My personal notes for Everything You Need to Know to Start Your First Machine Learning Project

A talk by Kirsten Westeinde I attended at DeveloperWeek 2019

1. Identify the Problem You Want to Solve

Types of machine learning problems:

  • Supervised: You can use past data to derive answers to future problems.
  • Unsupervised: The data set doesn't have any answers and the object is to find some structure.

You usually start with an unsupervised model to identify the structure, and then use supervised as the product.

There are two types of supervised problems:

  • Classification: The answer is a discreet value.
  • Regression: The answer can be any continuous value.

If you can frame your problem as a classification or regression problem, then it's a good candidate for machine learning.

Machine learning is resource expensive, so if there's a simple heuristic system that's "good enough," then use that.

2. Frame the Problem as a Machine Learning Model

It's really helpful to include a problem domain expert on the team.

  • Prediction target: The thing your model is trying to predict. Everyone needs to agree on this. This can be harder to determine than it seems. You should codify and unit test this.
  • Labeled data: You need a data set where you know the answers.
  • Data preprocessing: Transform the data to a format that works for your model. As an example, you can use normalization to get all of your data into the same range.
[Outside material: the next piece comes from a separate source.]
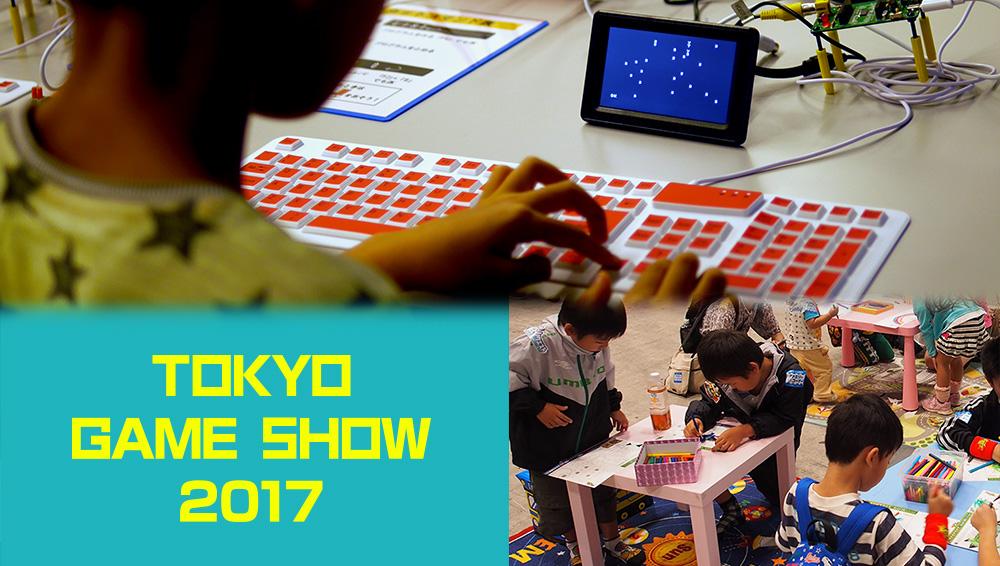 ワークショップ-東京ゲームショウ2017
This is important when weighing parameters.
  • Features: The parameters you want to include in your algorithm.
  • Acceptance criteria: You need to know: "when will my model be good enough?" This is usually in terms of accuracy.

You also want to include data points from a wide variety of situations so you don't introduce bias in your model. You also need to be careful that you don't encode biases that are already in the system. You can algorithmically generate data from a smaller data set in some cases (such as applying distortion to text input.)
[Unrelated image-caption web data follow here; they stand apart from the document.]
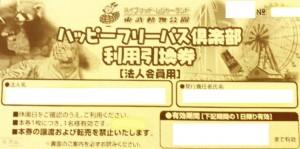 東武動物公園 ハッピーフリーパス利用引換券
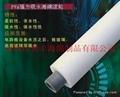 深圳供應PVA吸水海綿管 3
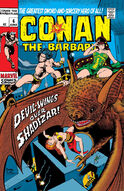 Conan the Barbarian Vol 1 6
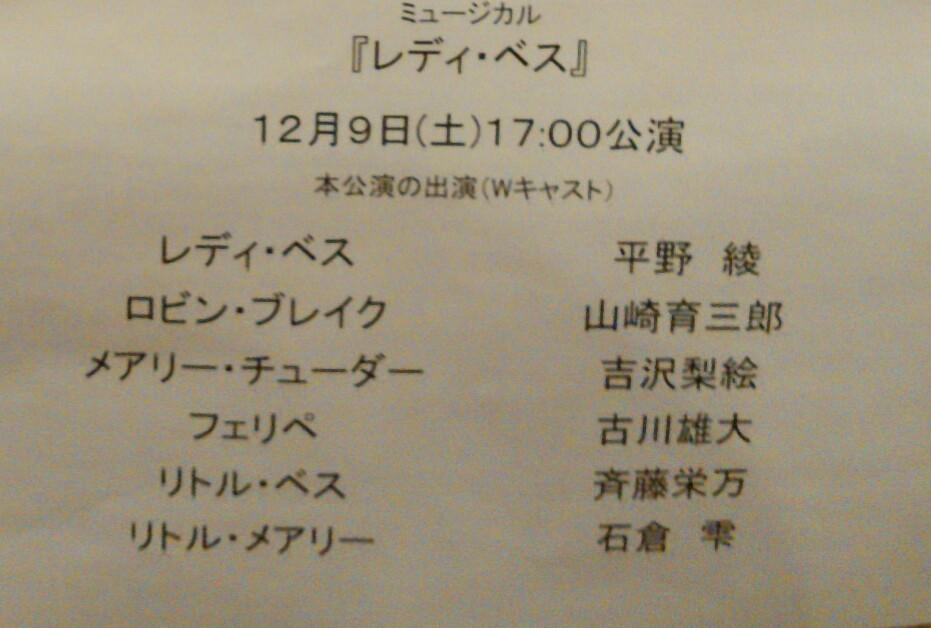 12/9「レディ・ベス」大阪ソワレ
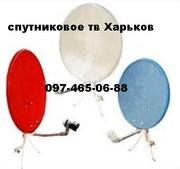 Спутниковое тв купить в Харькове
When choosing features, mix your own intuition with statistical analysis.

Could a human expert confidently predict the outcome given these pieces of information?

You need to evaluate the quality of the data for long-term consistency. This is an ongoing process.

3. Train the Model

Many times libraries will do this for you. The process is also usually well-documented.

4. Productizing the Model

PMML is a standardized language for expressing a machine learning model and its results. Most languages have packages that can interpret it.

After training your model, you need to verify its accurate. The first step is to figure out the accuracy of your model in comparison to a test set of data.

You can also release your model in "shadow mode," where it's making predictions but isn't actually sharing those with the user. You need to do this every time you do an update to your model.

You'll also want to have alerts set up for your algorithm's accuracy. And automate the pipeline as much as possible.

More likely than not, your first model will be bad. You have to be willing to see it as a process and be willing to iterate.

In the future, Tensorflow allows you to deploy a model to GKE and then make predictions in real time. If you're just starting out, Tensorflow has a low barrier to entry.